If you’ve got a few extra dollars in the bank, you’re not too young to start planning and investing for retirement. (OK, piggy banks don’t count.)
Knowing that it’s time to start planning and actually going about it the right way are two very different things, of course. Start by avoiding these six common, preventable money management mistakes.
- Believing You Can Do Everything Yourself
You can handle all your investing needs—perhaps—if you’re a licensed, professional money manager. If not? Do your research and select a trusted asset manager. Your older self will thank you.
- Slacking Off on Due Diligence
Whether you realize it yet or not, selecting a money manager is one of the most important things you’ll do before your 40th birthday. Your choice can quite literally make or break your retirement plans, so it’s absolutely not something to cut corners over. (Save that for the drive home.) Make sure any companies you consider have websites that clearly explains the who, what, where and when and offers finance-related educational resources. Examples are Fisher Investments Canada’s website doesn’t just tout its services, but also provides educational resources for its Canadian readers, and RBC Wealth Management, which offers market commentary and research insights.
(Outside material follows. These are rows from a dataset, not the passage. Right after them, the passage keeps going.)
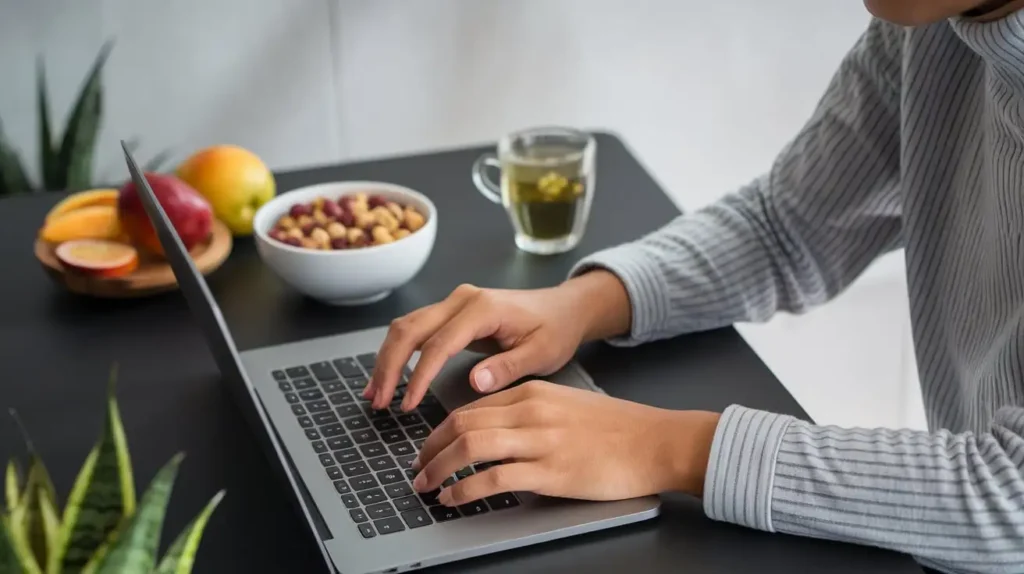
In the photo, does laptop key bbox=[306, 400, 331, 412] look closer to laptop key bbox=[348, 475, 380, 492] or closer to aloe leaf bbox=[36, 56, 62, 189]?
laptop key bbox=[348, 475, 380, 492]

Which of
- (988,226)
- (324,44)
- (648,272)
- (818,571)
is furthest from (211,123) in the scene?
(818,571)

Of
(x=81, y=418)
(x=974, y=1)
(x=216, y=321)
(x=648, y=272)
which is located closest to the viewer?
(x=216, y=321)

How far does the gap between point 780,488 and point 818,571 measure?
68mm

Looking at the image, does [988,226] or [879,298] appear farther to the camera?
[879,298]

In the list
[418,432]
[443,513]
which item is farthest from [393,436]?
[443,513]

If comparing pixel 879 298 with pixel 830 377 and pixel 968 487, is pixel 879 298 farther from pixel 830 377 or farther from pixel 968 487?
pixel 968 487

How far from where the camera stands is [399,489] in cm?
91

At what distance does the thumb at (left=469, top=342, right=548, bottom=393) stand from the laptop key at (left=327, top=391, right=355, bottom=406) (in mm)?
106

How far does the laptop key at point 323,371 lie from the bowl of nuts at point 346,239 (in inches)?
4.6

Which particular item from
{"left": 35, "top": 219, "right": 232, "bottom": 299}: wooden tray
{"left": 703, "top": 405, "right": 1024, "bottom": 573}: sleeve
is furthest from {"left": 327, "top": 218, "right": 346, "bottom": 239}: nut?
{"left": 703, "top": 405, "right": 1024, "bottom": 573}: sleeve

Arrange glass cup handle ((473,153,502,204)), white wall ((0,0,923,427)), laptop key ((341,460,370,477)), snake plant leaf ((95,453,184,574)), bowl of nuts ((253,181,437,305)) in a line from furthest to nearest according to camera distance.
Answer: white wall ((0,0,923,427)) → glass cup handle ((473,153,502,204)) → bowl of nuts ((253,181,437,305)) → laptop key ((341,460,370,477)) → snake plant leaf ((95,453,184,574))

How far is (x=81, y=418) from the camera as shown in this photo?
104 cm

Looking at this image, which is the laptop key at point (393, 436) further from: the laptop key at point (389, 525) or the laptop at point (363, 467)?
the laptop key at point (389, 525)

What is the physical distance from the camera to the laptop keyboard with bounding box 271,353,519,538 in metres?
0.88
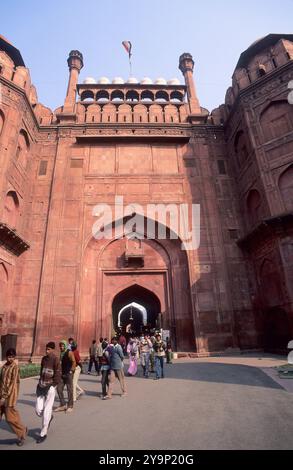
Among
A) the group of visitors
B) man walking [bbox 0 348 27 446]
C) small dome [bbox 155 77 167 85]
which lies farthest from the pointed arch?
small dome [bbox 155 77 167 85]

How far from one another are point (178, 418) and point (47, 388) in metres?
Result: 2.15

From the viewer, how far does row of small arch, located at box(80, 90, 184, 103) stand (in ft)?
68.2

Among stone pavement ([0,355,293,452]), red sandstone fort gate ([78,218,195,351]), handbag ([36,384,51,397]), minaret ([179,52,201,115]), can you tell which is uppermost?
minaret ([179,52,201,115])

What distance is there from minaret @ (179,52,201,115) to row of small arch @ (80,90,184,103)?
99cm

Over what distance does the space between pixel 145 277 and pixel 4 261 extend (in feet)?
24.4

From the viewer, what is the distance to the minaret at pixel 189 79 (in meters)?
19.7

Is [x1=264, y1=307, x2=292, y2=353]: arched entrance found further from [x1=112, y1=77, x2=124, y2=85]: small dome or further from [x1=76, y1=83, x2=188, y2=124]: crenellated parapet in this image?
[x1=112, y1=77, x2=124, y2=85]: small dome

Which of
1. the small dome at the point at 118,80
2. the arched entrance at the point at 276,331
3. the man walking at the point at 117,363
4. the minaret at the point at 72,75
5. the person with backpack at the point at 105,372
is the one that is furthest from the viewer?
the small dome at the point at 118,80

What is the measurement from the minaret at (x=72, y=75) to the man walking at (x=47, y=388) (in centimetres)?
1856

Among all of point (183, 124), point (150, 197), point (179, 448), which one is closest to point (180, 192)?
point (150, 197)

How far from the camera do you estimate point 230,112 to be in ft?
57.6

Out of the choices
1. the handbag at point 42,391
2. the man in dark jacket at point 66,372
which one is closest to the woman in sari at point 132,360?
the man in dark jacket at point 66,372

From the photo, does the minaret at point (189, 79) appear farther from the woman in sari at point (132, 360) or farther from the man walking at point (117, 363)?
the man walking at point (117, 363)

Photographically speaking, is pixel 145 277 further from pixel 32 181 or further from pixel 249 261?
pixel 32 181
- Thinking You’re Too Young to Get Started
This one is huge. Sure, the average young adult doesn’t have a lot in the bank: According to Money Sense, the average 35-year-old Canadian’s net worth is about $150,000. That figure is heavily skewed by home equity, which isn’t liquid. Many under-35 Canadians—perhaps most—have less than $100,000 in liquid assets to their name.
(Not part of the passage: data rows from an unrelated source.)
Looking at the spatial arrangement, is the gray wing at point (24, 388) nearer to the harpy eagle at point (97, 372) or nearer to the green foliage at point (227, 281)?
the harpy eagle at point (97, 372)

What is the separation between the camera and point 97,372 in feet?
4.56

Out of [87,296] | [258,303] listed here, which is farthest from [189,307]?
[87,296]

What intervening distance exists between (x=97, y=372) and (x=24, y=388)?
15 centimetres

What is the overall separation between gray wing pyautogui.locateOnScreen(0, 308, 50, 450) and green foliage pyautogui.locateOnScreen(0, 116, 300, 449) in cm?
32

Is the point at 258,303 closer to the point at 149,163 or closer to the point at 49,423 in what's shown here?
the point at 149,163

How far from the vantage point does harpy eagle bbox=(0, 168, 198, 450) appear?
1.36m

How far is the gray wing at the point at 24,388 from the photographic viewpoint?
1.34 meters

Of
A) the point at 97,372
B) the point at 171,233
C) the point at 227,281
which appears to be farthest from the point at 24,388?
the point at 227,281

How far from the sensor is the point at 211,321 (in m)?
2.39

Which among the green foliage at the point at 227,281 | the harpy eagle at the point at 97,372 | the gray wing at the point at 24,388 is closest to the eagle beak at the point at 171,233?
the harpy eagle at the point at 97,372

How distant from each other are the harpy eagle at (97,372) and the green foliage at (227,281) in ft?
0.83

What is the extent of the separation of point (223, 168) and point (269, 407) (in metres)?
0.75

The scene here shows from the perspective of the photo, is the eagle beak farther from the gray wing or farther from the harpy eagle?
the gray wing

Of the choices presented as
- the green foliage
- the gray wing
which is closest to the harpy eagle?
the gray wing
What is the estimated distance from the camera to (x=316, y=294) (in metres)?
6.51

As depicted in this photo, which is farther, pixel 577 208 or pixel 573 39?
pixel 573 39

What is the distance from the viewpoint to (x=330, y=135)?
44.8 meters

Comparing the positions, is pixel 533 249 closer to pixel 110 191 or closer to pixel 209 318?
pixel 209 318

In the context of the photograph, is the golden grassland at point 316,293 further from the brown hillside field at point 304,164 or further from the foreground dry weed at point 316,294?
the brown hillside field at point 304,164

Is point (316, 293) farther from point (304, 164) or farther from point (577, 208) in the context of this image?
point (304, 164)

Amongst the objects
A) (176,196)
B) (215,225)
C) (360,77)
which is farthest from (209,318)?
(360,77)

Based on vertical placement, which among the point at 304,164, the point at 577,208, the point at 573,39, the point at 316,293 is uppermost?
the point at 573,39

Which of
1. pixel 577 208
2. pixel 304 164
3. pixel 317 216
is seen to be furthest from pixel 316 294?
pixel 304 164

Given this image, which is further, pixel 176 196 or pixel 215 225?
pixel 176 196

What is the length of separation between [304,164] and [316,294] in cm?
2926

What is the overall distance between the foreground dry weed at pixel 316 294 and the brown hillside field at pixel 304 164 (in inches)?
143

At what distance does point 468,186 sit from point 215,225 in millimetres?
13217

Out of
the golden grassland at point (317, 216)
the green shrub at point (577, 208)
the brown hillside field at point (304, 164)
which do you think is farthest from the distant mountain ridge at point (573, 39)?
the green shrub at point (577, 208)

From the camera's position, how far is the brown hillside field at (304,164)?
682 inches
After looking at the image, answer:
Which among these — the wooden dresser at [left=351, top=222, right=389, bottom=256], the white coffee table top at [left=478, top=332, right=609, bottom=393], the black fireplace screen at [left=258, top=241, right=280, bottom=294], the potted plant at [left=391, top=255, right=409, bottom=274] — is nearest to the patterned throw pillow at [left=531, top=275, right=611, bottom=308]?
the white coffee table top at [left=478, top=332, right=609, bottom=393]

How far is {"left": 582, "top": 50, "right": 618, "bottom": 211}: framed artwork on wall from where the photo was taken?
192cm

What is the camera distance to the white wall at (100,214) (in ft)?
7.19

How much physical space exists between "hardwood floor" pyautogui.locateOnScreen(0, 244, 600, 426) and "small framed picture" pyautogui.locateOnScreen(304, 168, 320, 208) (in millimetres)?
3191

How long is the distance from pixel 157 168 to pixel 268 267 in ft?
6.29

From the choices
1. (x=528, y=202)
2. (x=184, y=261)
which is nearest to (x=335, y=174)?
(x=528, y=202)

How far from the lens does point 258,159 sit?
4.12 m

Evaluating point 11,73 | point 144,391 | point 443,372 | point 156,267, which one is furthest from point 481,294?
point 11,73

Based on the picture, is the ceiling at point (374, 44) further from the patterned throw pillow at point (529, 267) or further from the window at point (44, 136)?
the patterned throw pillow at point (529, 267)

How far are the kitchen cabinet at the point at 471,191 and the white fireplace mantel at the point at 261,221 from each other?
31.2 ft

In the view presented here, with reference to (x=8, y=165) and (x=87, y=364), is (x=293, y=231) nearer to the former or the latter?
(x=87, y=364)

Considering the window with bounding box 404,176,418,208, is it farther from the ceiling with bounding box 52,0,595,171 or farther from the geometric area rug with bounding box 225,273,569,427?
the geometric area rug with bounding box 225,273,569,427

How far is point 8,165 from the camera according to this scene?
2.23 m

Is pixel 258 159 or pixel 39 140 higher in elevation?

In the bad old days, investment managers passed over young people with sub-six-figure nest eggs. “Thanks, but call back when you’ve saved a bit more,” was the refrain. Investment managers need to eat too, so their reticence to serve under-capitalized investors was understandable. But the world has changed, and there are now plenty of opportunities for young people who wish to plan for retirement as soon as they’ve stopped living paycheck to paycheck (or even before). Today, “I’m too young to get started” is not a valid excuse.
- Failing to Get Ahead of Debt
Thanks to a far more equitable and well-managed higher education system, Canada has largely escaped the looming student debt crisis that threatens a generation of strivers in the States. Still, the average Canadian graduate’s debt load is too high for comfort: In late 2014, the Canadian Federation of Students put the figure at approximately $27,000, per the CBC. For students graduating into an unsteady economy, that’s a high hill to climb.
Student debt isn’t the only type of obligation that can hamstring young people, of course. Credit card debt is easy to rack up in a hurry, but it’s far harder to slough off when you’re barely earning enough to stay afloat. If you can avoid needless debt, you’ll find yourself far better positioned to grow your wealth and retire comfortably when you’re still spry enough to enjoy it.
- Focusing on Retirement Only
Retirement planning is important—perhaps the most important type of financial planning the average person can do. However, diligently dropping funds into a tax-favored retirement account isn’t the only way to grow wealth. Investing through a traditional after-tax brokerage account is a great way to diversify into assets that employer-sponsored retirement accounts de-emphasize or ignore altogether. If you have sufficient liquid assets and a greater tolerance for risk, you can look for other asset classes or opportunities—including rental real estate and early-stage equity—in close consultation with your financial adviser.
- Running Scared From the Stock Market
If you don’t have access to an employer-sponsored retirement plan, you might be inclined to simply drop your excess funds into a savings account and accept the meager, if predictable, return. Unfortunately, the miracle of compound interest breaks down when interest rates are super low. If you want to grow your wealth over time, stocks almost certainly have to be part of the equation.
What’s the biggest obstacle standing between you and your financial goals?